Total income, net of excise, rose 57% to Rs 1,926.6 crore, but the company's shares slipped by 2.16% in a lacklustre market to Rs 58.80.


Essar's operating profit jumped 145% to Rs 699.5 crore for the quarter, while finance costs doubled to Rs 147.7 crore. ESL chairman Shashi Ruia attributed the performance to its production of high-margin steel, which rose to 35% of the overall output, compared with just 20% last year. Mr Ruia added that the company is implementing a number of measures to remain one of the lowest cost producers of steel in the country.


ESL's net profit for the year-ended March '05 jumped eight fold to Rs 590.2 crore, while total income, net of excise, grew 65% to Rs 6,121.3 crore for the year. ESL's earning per share for the full year stood at Rs 10.17 a share. At its current share price, the PE for the company stands at 5.78.

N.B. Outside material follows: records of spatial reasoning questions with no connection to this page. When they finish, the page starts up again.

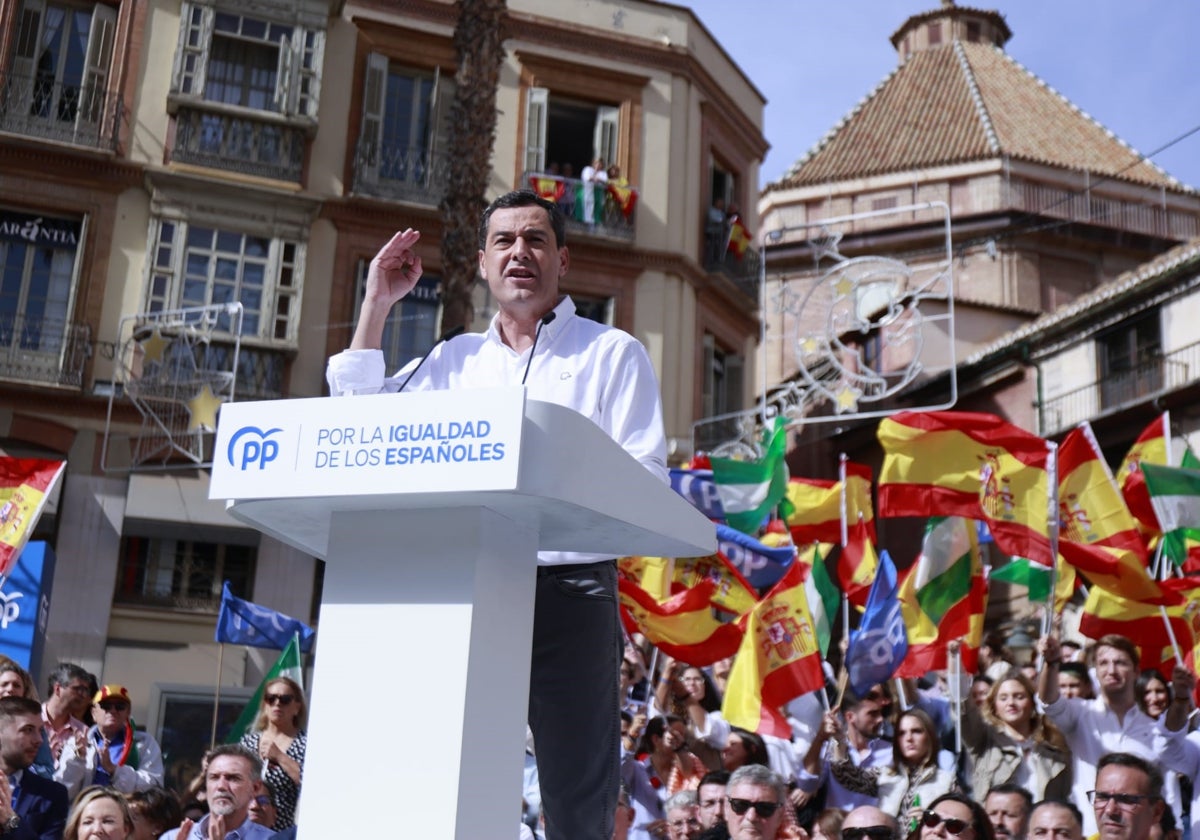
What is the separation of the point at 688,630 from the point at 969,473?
240cm

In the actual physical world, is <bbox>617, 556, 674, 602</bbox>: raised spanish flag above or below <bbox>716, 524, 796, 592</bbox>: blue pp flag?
below

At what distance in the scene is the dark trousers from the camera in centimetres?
339

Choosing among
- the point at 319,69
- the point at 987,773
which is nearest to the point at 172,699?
the point at 319,69

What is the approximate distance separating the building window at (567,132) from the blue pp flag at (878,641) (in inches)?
591

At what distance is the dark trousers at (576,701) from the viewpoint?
339 cm

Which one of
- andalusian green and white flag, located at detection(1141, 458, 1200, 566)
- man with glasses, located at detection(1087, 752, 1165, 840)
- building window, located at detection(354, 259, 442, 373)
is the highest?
building window, located at detection(354, 259, 442, 373)

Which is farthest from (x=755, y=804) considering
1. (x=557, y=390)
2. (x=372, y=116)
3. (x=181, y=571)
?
(x=372, y=116)

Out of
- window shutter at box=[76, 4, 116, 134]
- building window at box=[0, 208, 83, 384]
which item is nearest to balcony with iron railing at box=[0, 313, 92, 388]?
building window at box=[0, 208, 83, 384]

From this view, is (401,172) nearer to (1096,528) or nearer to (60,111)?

Operating profit for the full year increased 157% to Rs 2,204.1 crore, while interest expenses rose 38% to Rs 550.7 crore. Steel demand has risen over 6% in the year-ended March '05 as robust economic growth helped companies post higher sales. Prices of hot-rolled coils, the company's main product, have risen 15-18% in the past year, maintaining the trend of steady increase since plummeting to $250-280 per tonne in '01.


The company has communicated to the stock exchange that in accordance with the terms of corporate debt restructuring (CDR) and the approval of shareholders, ESL had received the approval of the Gujarat HC to reduce the equity capital by 40% and issue 0.01% cumulative redeemable preference shares in lieu of the reduced equity.


ESL has said that subject to approval of regulatory authorities, it will issue compulsorily convertible preference shares (CCPS) worth about $450m. The CCPS will be issued to Prime Holdings, a promoter company, for an amount not exceeding $337.5m and Asia Steel Holding, a non-promoter company, for an amount not exceeding $112.5m.